文章正文 →
+-------+

参考文档:
Hive基准测试神器-hive-testbench_shining_yyds的博客-CSDN博客
GitHub - hortonworks/hive-testbench
hive tpcds-benchmark 测试_houzhizhen的博客-CSDN博客
1. 构造测试数据
1.1
数据单位为G,最小的数据大小为2,构造数据的命令如下:
cd hive-testbench
./tpcds-setup.sh 2
默认数据格式为ORC,想要切换格式可以执行
cd hive-testbench
FORMAT=textfile ./tpcds-setup.sh 2
or
cd hive-testbench
FORMAT=parquet ./tpcds-setup.sh 2
如果数据是on bos的则需要提前新建一个数据库再执行tpcds-setup.sh,
create database tpcds_bos_orc_3 location "bos://test/**/tpcds_bos_orc_3.db"
原代码是:
DATABASE=tpcds_hdfs_${FORMAT}_${SCALE}
改造之后增加了一个location的参数:BOS_OR_HDFS,部分代码如下:参数:
SCALE:数据量大小
BOS_OR_HDFS:存储位置 hdfs or bos
DIR:存储路径一般默认即可,hdfs 路径就是/tmp/tpcds-generate;bos的路径就是建集群时的location路径 bos://test/**/tpcds_bos_orc_3.db
# Get the parameters.
SCALE=$1
BOS_OR_HDFS=$2
DIR=$3
if [ "X$BUCKET_DATA" != "X" ]; then
BUCKETS=13
RETURN_BUCKETS=13
else
BUCKETS=1
RETURN_BUCKETS=1
fi
if [ "X$DEBUG_SCRIPT" != "X" ]; then
set -x
fi
i=1
total=24
DATABASE=tpcds_${BOS_OR_HDFS}_${FORMAT}_${SCALE}
MAX_REDUCERS=2500 # maximum number of useful reducers for any scale
REDUCERS=$((test ${SCALE} -gt ${MAX_REDUCERS} && echo ${MAX_REDUCERS}) || echo ${SCALE})
echo before for t in ${DIMS}
所以最后的构造数据命令为:
cd hive-testbench
FORMAT=parquet ./tpcds-setup.sh 3 bos/hdfs
2. 执行查询测试
2.1 执行单个sql
hive -i /path/hive-testbench/sample-queries-tpcds/testbench.settings -e "use tpcds_bos_orc_3; source /home/hive/hive-testbench/sample-queries-tpcds/query{}.sql"

+-------+

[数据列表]
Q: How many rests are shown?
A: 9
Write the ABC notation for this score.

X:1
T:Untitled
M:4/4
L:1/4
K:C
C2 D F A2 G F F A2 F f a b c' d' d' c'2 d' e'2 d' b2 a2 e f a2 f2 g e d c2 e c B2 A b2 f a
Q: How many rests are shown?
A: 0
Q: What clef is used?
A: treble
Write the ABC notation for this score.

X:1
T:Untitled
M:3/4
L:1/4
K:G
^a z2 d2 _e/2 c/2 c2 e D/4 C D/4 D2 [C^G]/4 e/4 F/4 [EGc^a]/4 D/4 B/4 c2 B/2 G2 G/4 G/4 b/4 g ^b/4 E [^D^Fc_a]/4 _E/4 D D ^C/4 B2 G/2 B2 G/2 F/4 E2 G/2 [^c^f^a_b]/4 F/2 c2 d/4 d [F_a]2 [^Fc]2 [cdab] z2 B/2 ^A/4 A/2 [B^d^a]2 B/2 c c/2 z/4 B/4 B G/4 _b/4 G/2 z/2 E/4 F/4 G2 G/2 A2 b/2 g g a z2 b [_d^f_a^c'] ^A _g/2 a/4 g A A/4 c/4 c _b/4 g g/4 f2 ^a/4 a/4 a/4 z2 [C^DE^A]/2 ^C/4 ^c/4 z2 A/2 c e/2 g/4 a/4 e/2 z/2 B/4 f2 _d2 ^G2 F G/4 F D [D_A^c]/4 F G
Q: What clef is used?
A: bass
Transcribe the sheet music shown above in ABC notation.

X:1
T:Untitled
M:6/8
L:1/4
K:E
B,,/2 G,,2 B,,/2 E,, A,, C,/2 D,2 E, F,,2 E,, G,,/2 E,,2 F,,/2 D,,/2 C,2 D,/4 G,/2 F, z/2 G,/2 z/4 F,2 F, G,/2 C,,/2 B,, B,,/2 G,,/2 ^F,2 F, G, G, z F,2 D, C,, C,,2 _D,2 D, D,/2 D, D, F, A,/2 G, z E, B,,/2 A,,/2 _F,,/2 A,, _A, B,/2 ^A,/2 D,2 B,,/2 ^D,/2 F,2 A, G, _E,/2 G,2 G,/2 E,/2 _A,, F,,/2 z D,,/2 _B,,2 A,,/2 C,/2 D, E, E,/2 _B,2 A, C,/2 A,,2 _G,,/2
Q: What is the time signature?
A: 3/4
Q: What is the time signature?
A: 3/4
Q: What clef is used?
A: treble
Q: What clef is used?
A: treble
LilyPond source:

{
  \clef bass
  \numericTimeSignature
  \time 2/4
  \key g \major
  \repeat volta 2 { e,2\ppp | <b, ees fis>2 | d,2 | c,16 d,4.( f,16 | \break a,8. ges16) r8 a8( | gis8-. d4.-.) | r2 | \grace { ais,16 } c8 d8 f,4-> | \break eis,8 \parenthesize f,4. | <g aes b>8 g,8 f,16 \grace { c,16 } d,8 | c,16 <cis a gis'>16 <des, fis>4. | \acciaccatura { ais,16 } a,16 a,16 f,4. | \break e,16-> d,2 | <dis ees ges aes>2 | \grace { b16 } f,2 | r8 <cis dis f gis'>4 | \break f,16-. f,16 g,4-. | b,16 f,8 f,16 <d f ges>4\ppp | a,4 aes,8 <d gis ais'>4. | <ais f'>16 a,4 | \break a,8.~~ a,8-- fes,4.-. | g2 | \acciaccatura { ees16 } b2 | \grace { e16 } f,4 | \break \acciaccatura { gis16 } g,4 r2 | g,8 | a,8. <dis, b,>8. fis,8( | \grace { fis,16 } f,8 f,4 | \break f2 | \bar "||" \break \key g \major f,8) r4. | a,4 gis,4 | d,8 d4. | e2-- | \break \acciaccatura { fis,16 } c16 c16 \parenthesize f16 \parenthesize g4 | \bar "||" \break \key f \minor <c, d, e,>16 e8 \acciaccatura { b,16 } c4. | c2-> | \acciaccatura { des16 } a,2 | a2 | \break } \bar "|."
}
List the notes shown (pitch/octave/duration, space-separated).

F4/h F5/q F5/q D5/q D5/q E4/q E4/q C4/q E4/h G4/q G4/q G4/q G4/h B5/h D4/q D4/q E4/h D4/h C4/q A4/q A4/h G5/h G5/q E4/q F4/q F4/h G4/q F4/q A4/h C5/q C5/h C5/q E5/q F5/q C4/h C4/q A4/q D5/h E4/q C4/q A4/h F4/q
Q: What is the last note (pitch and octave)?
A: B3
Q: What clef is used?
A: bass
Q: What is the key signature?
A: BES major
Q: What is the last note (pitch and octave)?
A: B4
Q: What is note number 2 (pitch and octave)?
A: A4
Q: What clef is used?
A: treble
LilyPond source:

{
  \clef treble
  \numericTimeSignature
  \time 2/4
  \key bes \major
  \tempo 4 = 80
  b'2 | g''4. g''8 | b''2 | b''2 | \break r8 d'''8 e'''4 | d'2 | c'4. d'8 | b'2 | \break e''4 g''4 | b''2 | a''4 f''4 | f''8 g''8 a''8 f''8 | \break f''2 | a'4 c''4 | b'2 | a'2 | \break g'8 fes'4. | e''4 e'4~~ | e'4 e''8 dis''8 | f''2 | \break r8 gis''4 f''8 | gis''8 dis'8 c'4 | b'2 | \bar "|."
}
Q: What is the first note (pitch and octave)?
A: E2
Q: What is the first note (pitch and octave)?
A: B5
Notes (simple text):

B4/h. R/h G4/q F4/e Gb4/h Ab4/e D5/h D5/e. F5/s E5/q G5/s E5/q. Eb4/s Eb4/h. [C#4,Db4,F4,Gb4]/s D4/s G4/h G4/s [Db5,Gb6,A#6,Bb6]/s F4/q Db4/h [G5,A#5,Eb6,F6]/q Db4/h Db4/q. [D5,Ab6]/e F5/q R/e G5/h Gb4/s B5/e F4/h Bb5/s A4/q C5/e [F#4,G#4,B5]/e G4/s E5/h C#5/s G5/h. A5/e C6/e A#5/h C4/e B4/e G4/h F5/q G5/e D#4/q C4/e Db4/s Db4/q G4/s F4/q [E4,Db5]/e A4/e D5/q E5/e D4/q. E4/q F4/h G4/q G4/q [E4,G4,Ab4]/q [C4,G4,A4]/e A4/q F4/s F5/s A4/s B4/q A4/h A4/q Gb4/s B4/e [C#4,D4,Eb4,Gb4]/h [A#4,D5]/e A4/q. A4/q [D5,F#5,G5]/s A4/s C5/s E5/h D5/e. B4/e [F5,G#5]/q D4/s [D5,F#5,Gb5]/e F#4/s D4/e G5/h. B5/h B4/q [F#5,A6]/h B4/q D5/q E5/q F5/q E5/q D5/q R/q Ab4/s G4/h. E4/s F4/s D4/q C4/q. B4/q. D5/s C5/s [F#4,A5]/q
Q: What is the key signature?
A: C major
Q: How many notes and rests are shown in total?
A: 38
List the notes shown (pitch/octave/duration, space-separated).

+-------+

任务简述 1 → 在关于 hive-testbench 基准测试的文章中,构造测试数据时默认采用哪种数据格式?
任务简述 2 → 请续写关于 hive-testbench 基准测试的文章,从其最后一句之后接着写。
作答时无需参考数据列表。

任务结果 1 → ORC。

任务结果 2 →
执行sql的日志可以查看ls sample-queries-tpcds/ 对应的query*.sql.log
2.2 批量执行sql
可以通过runSuite.pl 文件然后重定向到一个日志文件
这里也修改了下执行文件,$scale代表数据库
源码:
my @queries = glob '*.sql';
my $db = {
'tpcds' => "tpcds_bin_partitioned_orc_$scale",
'tpch' => "tpch_flat_orc_$scale"
};
修改为:
my @queries = glob '*.sql';
my $db = {
#'tpcds' => "tpcds_bin_partitioned_orc_$scale",
'tpcds' => "$scale",
'tpch' => "tpch_flat_orc_$scale"
};
perl runSuite.pl tpcds tpcds_hdfs_orc_2 orc "/opt/bmr/hive/bin/beeline -u jdbc:hive2://172.18.0.20:10000" > /tmp/tpcds.log 2>&1
最后的结果文件可以查看/tmp/tpcds.log
输出的结果类似如下:
[hive@bmr-master-89044c9 hive-testbench]$ perl runSuite.pl tpcds tpcds_hdfs_orc_2 orc "/opt/bmr/hive/bin/beeline -u jdbc:hive2://172.18.0.20:10000"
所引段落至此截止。